Repost from 2015. Edited, rewritten, and corrected.

Many years ago, I was watching the Old Time Gospel Hour on TV. At the time, the Old Time Gospel Hour was the flagship program of Thomas Road Baptist Church and Jerry Falwell.

Falwell was preaching about women and the Equal Rights Amendment.

I have never forgotten what he said:

We don’t believe in equal rights for women. We believe in superior rights for women. We believe in putting women on a pedestal.

I remember thinking, at the time, that makes a lot of sense. The Equal Rights Amendment was viewed as an attempt to blur the lines between the sexes; to make our culture unisex, which was considered by Evangelicals to be a grievous, damning sin.

The Evangelical pastors of my youth and college years taught me:

  • Women are to submit to men.
  • Women are best suited to be mothers and keepers of the home.
  • Women are emotional and men are logical.
  • Women should be discouraged from going to college because graduating from college makes it less likely that a woman will be a good mother and keeper of the home.
  • If a woman is insistent on going to college and refuses to marry the nice boy who sits behind her in church, then she should go to a Christian college. Her career choices? Pastor’s wife, single missionary, or Christian school teacher.
  • Women are not suited for intellectual endeavors.
  • Women should not be involved in making major decisions. The decision-maker in the home is the husband. The decision-makers in the church are men, and political office is reserved for men.
  • Women are to conjugally perform whenever their husbands demand it. Being tired from feeding the children, changing diapers, cleaning the house, homeschooling the children, and making sure the king of the home’s every need and whim is met, is no excuse for not joyfully having sex for three minutes before her God-fearing husband falls off to sleep. If she doesn’t put out, she is risking her husband having an adulterous affair and it will be HER fault.

The above social strictures showed up in countless sermons. Is it any wonder so many Evangelical marriages are dysfunctional; that women schooled in such an environment have difficultly functioning in the real world?

Even in my marriage, I was a typical “I am the boss, chief decision-maker, you submit to me” husband. I made ALL the decisions. For twenty years this is how we “did” marriage. Gradually, as I became more liberal in my understanding of life, I realized how hurtful this was to women in general and to my dear wife in particular.

For many years, Polly found it hard to make decisions. She told me one time that she was “afraid to make decisions because she might make a wrong decision and then you’ll be mad at me.” I said “Yep. That’s the price of admission.
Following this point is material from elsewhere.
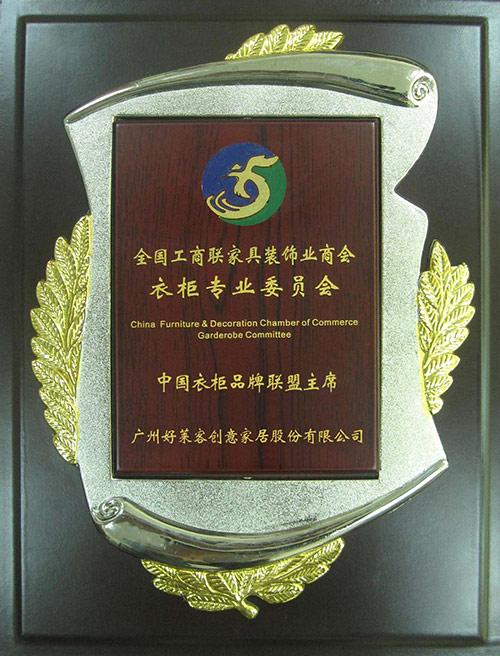 全國工商聯家具裝飾業衣柜專業委員會 中國衣柜品牌聯盟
Making decisions means you might piss someone off.” As a supervisor where she works, she is required to make decisions that inevitably leave one or more parties unhappy. When she comes home discouraged by the response of this or that person, I remind her of what Colin Powell said about leadership:

Being responsible sometimes means pissing people off.

Bit by bit, I see Polly throwing off the bondage of yesteryear, but I do wonder if she’ll ever be totally free from teachings of the past — I know I’m not.  Submit. Obey. Do what your husband says. He is the head of the home. It is hard to shake such indoctrination.

Is marriage really a partnership when only one partner decides everything? Certainly, we each have strengths and weaknesses. I am not about to enter my wife’s kitchen. First, we will all starve. Second, she is a far better cook than I will ever be in ten lifetimes. On the other hand, I pay the bills, write the checks, and manage the money.  Thanks to my business background, I am good at handling money, bills, and debt, and I am able to analyze numbers on the fly. I do what I am good at and so does Polly. Our marriage is now a partnership of equals, each doing those things that best serve the partnership. (On a funnier note, she’d rather mow the grass and I’d rather clean the house.)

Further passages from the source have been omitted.